I am attempting to use the xps package to perform background correction and summarization (at the probeset level) on Affymetrix DroGene 1.1 ST arrays, but I am encountering an error right away when attempting to build a scheme file for these arrays as 'exon' arrays ie. using both the probeset and transcript annotations.
I am guessing that the issue may involve changes in the annotation files for na36 that are producing some sort of mismatch with the available PGF and CLF files, but I am not savvy enough with these formats to find the issue. Here's what the error looks like:
> library(xps) Welcome to xps version 1.40.0 an R wrapper for XPS - eXpression Profiling System (c) Copyright 2001-2018 by Christian Stratowa > > libdir <- "/Users/chrki23/Documents/Becky Data/XPS/DroGene-1_1-st" > anndir <- "/Users/chrki23/Documents/Becky Data/XPS/DroGene-1_1-st-v1-na36-dm3-transcript-csv" > anndir2 <- "/Users/chrki23/Documents/Becky Data/XPS/DroGene-1_1-st-v1-na36-dm3-probeset-csv" > scmdir <- "/Users/chrki23/Documents/Becky Data/XPS/Schemes" > ### DroGene-1_1-st-v1.na36.dm3: as exon array > scheme.drogene11stv1.na36.dm3 <- import.exon.scheme("Scheme_DroGene11stv1", filedir = scmdir, + layoutfile = file.path(libdir, "DroGene-1_1-st.clf"), + schemefile = file.path(libdir, "DroGene-1_1-st.pgf"), + probeset = file.path(anndir2, "DroGene-1_1-st-v1.na36.dm3.probeset.csv"), + transcript = file.path(anndir, "DroGene-1_1-st-v1.na36.dm3.transcript.csv"), add.mask = T, verbose = T) Creating new file </Users/chrki23/Documents/Becky Data/XPS/Schemes/Scheme_DroGene11stv1.root>... Importing </Users/chrki23/Documents/Becky Data/XPS/DroGene-1_1-st/DroGene-1_1-st.clf> as <DroGene-1_1-st.cxy>... <1416100> records imported...Finished New dataset <DroGene-1_1-st> is added to Content... Importing </Users/chrki23/Documents/Becky Data/XPS/DroGene-1_1-st-v1-na36-dm3-probeset-csv/DroGene-1_1-st-v1.na36.dm3.probeset.csv> as <DroGene-1_1-st.anp>... Number of probesets is <176275>. <176275> records read...Finished <175929> records imported...Finished <71433> exon annotations imported.
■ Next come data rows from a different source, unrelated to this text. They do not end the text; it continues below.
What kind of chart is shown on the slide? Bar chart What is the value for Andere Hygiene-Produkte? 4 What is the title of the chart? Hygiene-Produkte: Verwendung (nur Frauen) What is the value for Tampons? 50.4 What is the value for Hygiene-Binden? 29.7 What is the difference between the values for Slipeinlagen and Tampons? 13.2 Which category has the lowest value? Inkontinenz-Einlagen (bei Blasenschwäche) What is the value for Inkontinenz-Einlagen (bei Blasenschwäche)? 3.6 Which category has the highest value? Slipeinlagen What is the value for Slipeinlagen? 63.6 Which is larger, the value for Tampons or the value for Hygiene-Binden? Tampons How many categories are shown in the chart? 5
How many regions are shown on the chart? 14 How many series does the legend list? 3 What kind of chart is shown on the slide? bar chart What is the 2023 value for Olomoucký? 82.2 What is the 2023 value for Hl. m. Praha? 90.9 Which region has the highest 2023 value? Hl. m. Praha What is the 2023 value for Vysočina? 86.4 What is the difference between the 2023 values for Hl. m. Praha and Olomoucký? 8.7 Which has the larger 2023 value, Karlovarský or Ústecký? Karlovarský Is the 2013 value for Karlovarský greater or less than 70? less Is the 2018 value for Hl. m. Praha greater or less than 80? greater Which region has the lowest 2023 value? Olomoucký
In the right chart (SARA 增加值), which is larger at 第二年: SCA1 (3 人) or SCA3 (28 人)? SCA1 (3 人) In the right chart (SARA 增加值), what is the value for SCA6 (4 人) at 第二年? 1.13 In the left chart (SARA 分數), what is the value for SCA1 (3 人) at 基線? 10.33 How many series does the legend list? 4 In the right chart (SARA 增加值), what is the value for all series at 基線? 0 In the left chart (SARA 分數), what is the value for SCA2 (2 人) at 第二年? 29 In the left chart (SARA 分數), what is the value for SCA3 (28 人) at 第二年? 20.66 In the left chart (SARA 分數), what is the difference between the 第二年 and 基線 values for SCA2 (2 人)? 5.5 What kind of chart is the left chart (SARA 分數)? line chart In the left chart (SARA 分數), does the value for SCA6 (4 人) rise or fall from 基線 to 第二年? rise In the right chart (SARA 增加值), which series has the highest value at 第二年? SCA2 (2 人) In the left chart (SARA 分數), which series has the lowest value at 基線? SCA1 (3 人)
Importing </Users/chrki23/Documents/Becky Data/XPS/DroGene-1_1-st/DroGene-1_1-st.pgf> as <DroGene-1_1-st.scm>... Reading data from input file... Number of probesets is <176275>. <176275> records read...Finished Sorting data for probeset_type and position... Total number of controls is <23> Filling trees with data for probeset type: control->chip... Number of control->chip items is <0>. Filling trees with data for probeset type: control->bgp... Filling trees with data for probeset type: control->affx... Number of control->affx probesets is <167>. Error: Number of control->affx imported <167> is not equal to number of annotated AFFX controls <75>. Error: CDF with version/magic number </Users/chrki23/Documents/Becky Data/XPS/DroGene-1_1-st/DroGene-1_1-st.pgf> is not supported. Error in import.exon.scheme("Scheme_DroGene11stv1", filedir = scmdir, : error in function ‘ImportExonSchemes’
My session info looks like this:
R version 3.3.2 (2016-10-31) Platform: x86_64-apple-darwin13.4.0 (64-bit) Running under: OS X Yosemite 10.10.5 locale:  en_US.UTF-8/en_US.UTF-8/en_US.UTF-8/C/en_US.UTF-8/en_US.UTF-8 attached base packages:  stats graphics grDevices utils datasets methods base other attached packages:  xps_1.40.0 loaded via a namespace (and not attached):  tools_3.3.2 yaml_2.2.0
The mention of 167 affx controls vs. 75 makes me think that maybe something in the pgf/clf files is indicating there are also affx->ercc spike-in controls, which I think are present in the HuGeneST arrays (where there are 167 affx controls), but these are not present in the DroGene annotation files. I don't think they are actually present on the DroGene arrays either, though it would be nice if they were. Any ideas how to resolve this problem and successfully build a DroGeneST scheme? Do I somehow have to cook up a new pgf or clf?